Research
I would characterise my research as an equal mix of:
- GIS: preparing and crunching real-world datasets so that they can be used for spatial analysis;
- computational geometry: extending and adapting theoretical results to real-world problems;
- implementation: I strongly believe in implementing my research results, see my open-source software page.
CityJSON: CityGML without the GML mess
CityJSON is a format for encoding a subset of the CityGML data model using JavaScript Object Notation (JSON). A CityJSON file represents both the geometry and the semantics of the city features of a given area, eg buildings, roads, rivers, the vegetation, and the city furniture. The aim of CityJSON is to offer an alternative to the GML encoding of CityGML, which can be verbose and complex, and thus rather frustrating to work with. CityJSON aims at being easy-to-use, both for reading datasets, and for creating them. It was designed with programmers in mind, so that tools and APIs supporting it can be quickly built.
cjio: Python CLI to process and manipulate CityJSON files
Automatic reconstruction of 3D city models for CFD
We develop (this is Ivan Pađen PhD project, which I supervise with Clara García-Sánchez) methods and software to reconstruct 3D city models that are ready to be imported in OpenFOAM.
The open-source software City4CFD takes building footprints and a point cloud, and creates valid/watertight geometries that can be used for microscale urban flow simulations.
Article: Towards automatic reconstruction of 3D city models tailored for urban flow simulations
Segmentation of urban textured meshes
We develop (this is Weixiao Gao PhD project, which I supervise with Liangliang Nan) algorithms and software to semantically segment very large urban textured meshes.
We have annoted part of the open Helsinki 3D dataset and released it as open dataset (code+dataset).
Our methodology outperforms other segmentation methods, see our two papers:
SUM: A benchmark dataset of Semantic Urban Meshes
PSSNet: Planarity-sensible Semantic Segmentation of large-scale urban meshes.
Validation & automatic repair of geo-datasets
A few years ago, out of frustration at the poor quality of GIS datasets and of 3D city models I obtained, I have focussed my efforts on the validation and the automatic repair of polygons and polyhedra. This has lead to different programs that have matured enough to not be called prototypes anymore: prepair, pprepair and val3dity. I hope these will help practitioners who often spend hundreds of hours manually repairing their datasets.

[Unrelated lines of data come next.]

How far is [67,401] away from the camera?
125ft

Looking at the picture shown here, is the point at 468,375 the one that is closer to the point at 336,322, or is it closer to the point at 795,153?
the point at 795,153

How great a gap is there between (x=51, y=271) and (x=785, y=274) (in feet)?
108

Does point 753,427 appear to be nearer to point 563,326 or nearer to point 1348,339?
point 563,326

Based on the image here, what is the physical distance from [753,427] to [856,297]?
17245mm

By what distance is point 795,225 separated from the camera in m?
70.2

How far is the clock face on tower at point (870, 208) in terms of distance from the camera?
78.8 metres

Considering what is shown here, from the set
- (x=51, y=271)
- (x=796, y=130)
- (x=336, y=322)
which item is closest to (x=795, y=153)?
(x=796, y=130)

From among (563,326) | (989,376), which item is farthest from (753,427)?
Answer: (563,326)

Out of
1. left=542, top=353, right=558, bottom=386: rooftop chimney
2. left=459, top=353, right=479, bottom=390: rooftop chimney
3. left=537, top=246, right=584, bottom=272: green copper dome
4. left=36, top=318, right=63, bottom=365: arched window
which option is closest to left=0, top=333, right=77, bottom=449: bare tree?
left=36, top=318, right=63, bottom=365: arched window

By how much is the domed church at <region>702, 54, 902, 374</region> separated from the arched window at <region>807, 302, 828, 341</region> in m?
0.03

Validation of 3D geometries as a web-application.
Some other research projects (completed)
- UMnD: Urban modelling in higher dimensions
- iNous: Building an Eco-System for Indoor Spatial Information
- Point cloud modelling with the 3D MAT
- 3D4EM: Design and implementation of an SDI for integrated environmental modelling in 3D
- GeoBIM: Bridging the gap between Geo and BIM
- Automatic generation of semantic 3D city models from 3D textured meshes
- 5D geo-modelling
- Automatic reconstruction of simulation-ready 3D city models
- FieldGML: a GML-based representation for fields in 2D and 3D, my attempt at improving ISO19123, the standard for coverages
- Modelling geoscientific data with the 3D Voronoi diagram: my PhD thesis on the topic.